First things first, we need to recognize that everyone, including us, has a limit. In dog training we call this a threshold. It’s a point at which you exceed the dog’s ability to handle the situation and they have a reaction to it. Most often this reaction is one of fear – showing signs of stress, yawning, shaking, or what is often mistaken as “aggression” by barking, lunging, growling or snapping. If you dog is showing any of these signs you’ve gone too far. When a dog is “above threshold” the dog’s mind is in a state of fear and thus we, as trainers, cannot change the dogs reaction to this “unpleasant” thing.

In order to change the dog’s frame of mind, we need to work with the dog when he or she is “below threshold.” This process takes time and patience because we are actually changing the emotional response of the dog. Think of it in humans terms, let’s say you have a phobia of the dark. If I toss you in a room, turn off the lights and then hand you your favorite food of all time. Are you cured? Probably not. I bet you don’t even notice I brought food. You’re too busy trying to claw your way across the room to find the light switch, right? Dogs react the same way. You’ll see ones 100% food motivated dogs, completely ignore hotdogs dropped or even held right in front of their face.

Instead we’ve got to work up gradually to this scenario. Let’s say instead of turning off all the lights, we just dim them to 90% and eat your favorite food. We’ll do this for a while, then turn them back up, then back down, then up, then down, gradually getting closer to that desired darkness. And eventually, we’ll have you eating in the dark with the same reaction as if you were eating in the light. That takes time, but in the end your brain no longer experiences fear when the lights go off, instead you feel happy and excited in anticipation of your favorite food.

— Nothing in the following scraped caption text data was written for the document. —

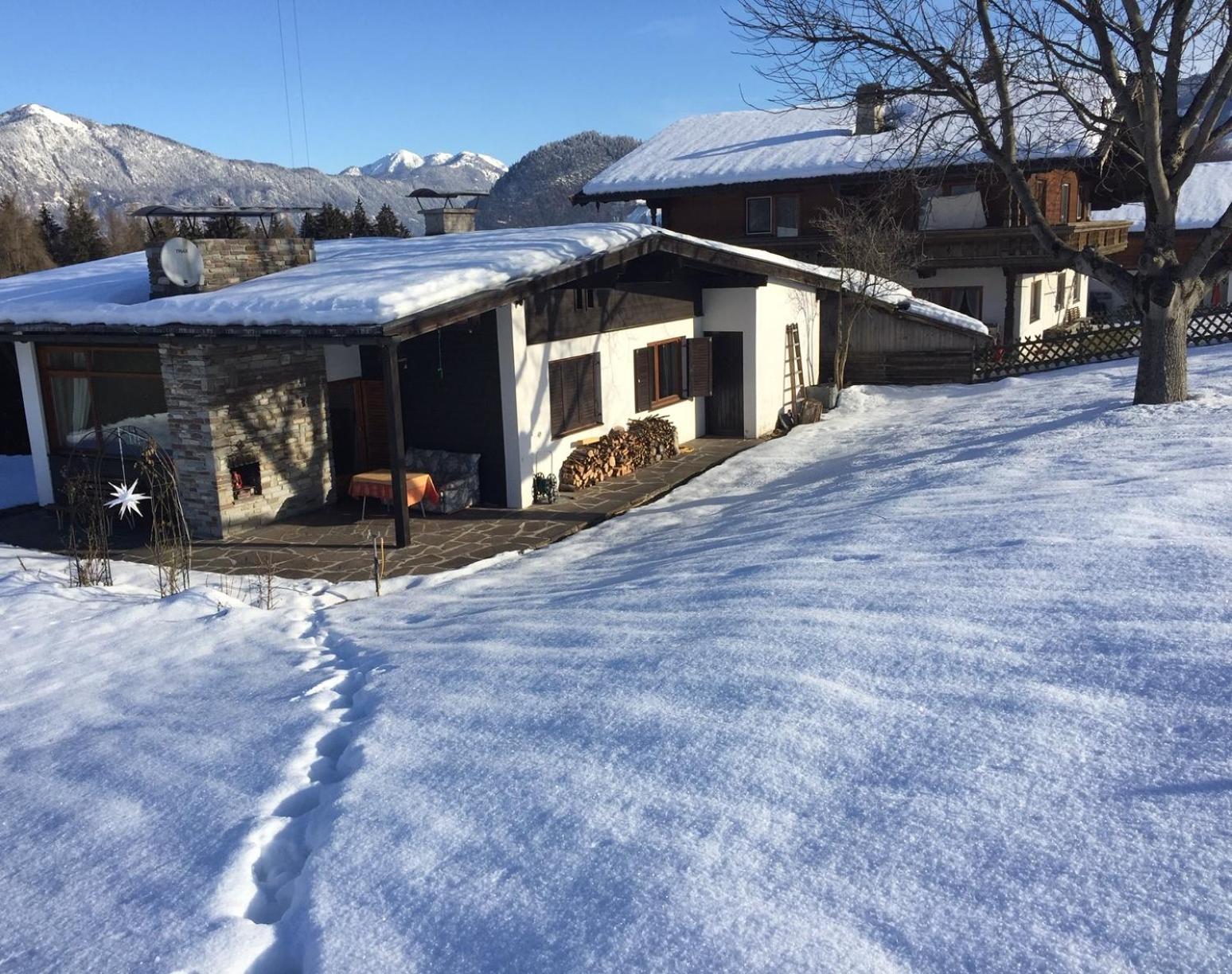 Wohlfühlchalet Tirol
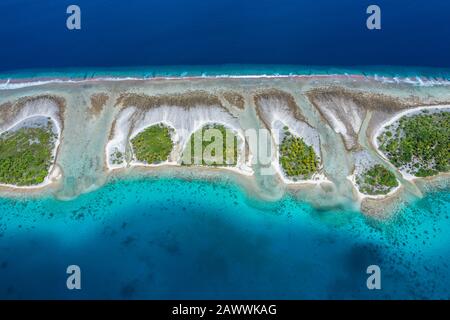 Impressions of Kauehi Atoll, Tuamotu Archipel, French Polynesia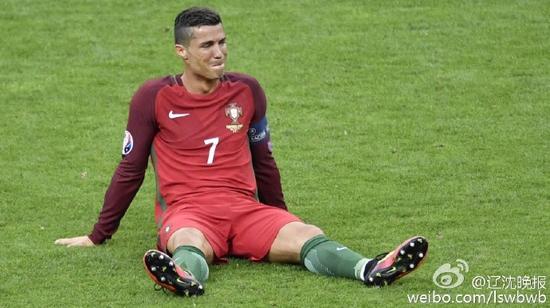 葡萄牙1-0绝杀法国获2016欧洲杯冠军 全场视频录像回放【视频】
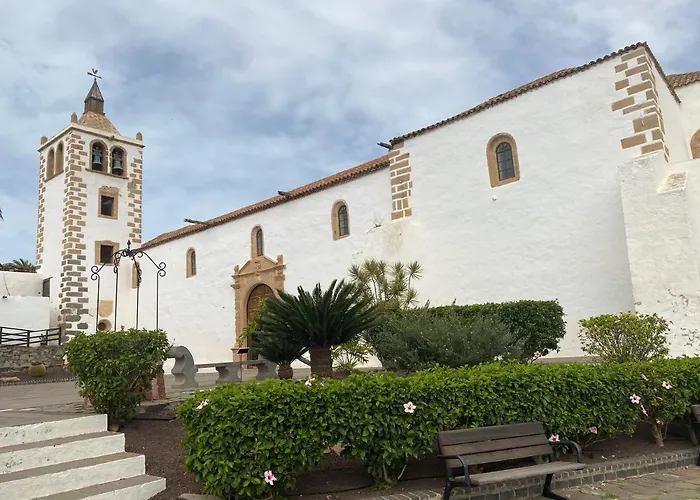 Tranquilo Sun Сasa de vacaciones Caleta de Fuste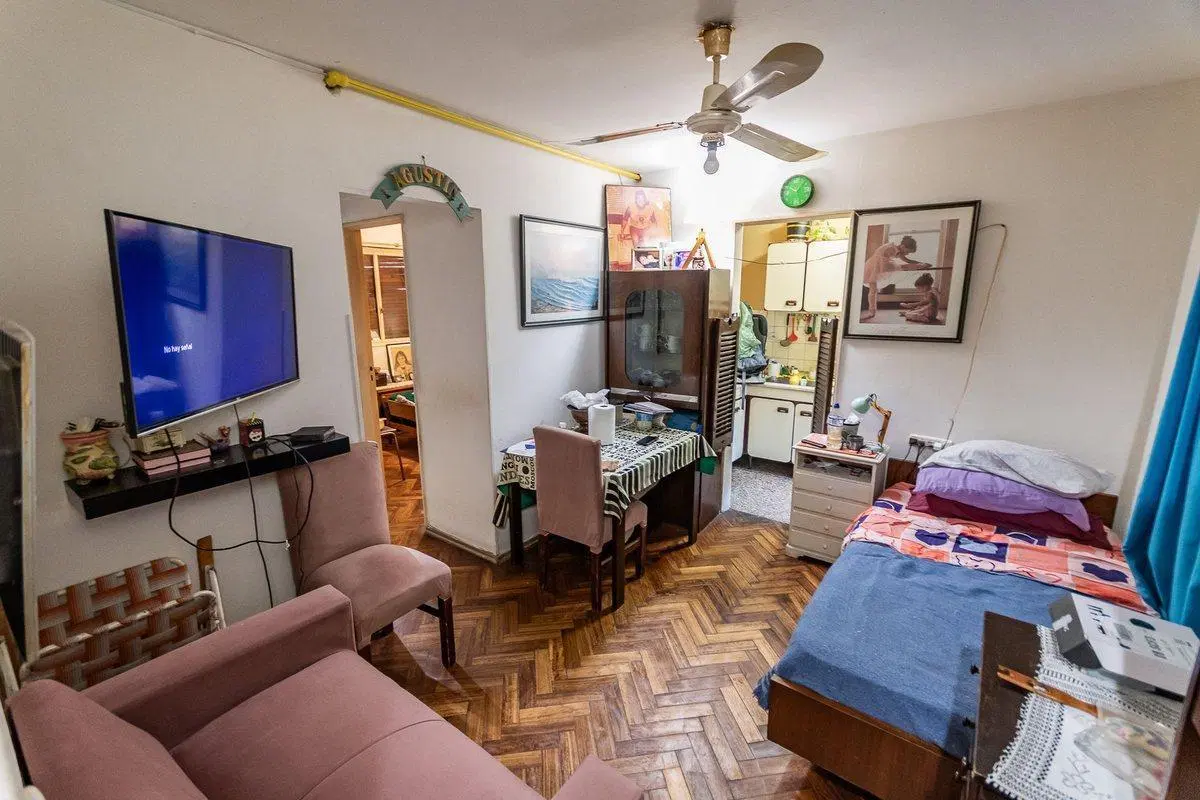 venta Departamento 2 ambientes Villa Crespo 5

In dog world, I’ve been working on this with Luna. Luna, my own dog, has a phobia of people. When I first adopted her, a year ago, she would enter into panic mode (being over threshold) when she was 50 feet away. She’d freeze up, refuse to move or try and back out of her harness. We can’t teach like that, so we worked at 60 feet before she’d get into panic mode. Or we’d “stalk” a person and walk behind them which is less scary then approaching them head on.

It’s important to adapt, be flexible and above all be patient. Change emotions is hard work for both you and the dog. Pairing something awesome/pleasant with some that is mildly unpleasant (like a person from 60 feet away or a 90% dim room), works to change the reaction that that “unpleasant” thing. And it doesn’t always have to be food either. Sometimes, we get too focused on treating or praising we forget other rewards exist too. For Luna, if we approached someone head on for a few feet, her reward was to move away from that person. Sure I looked like a crazy person walking into the yard or crossing the street, but hey it worked for her. The relief she felt after having been “brave” and walking towards her fear was the reward to her.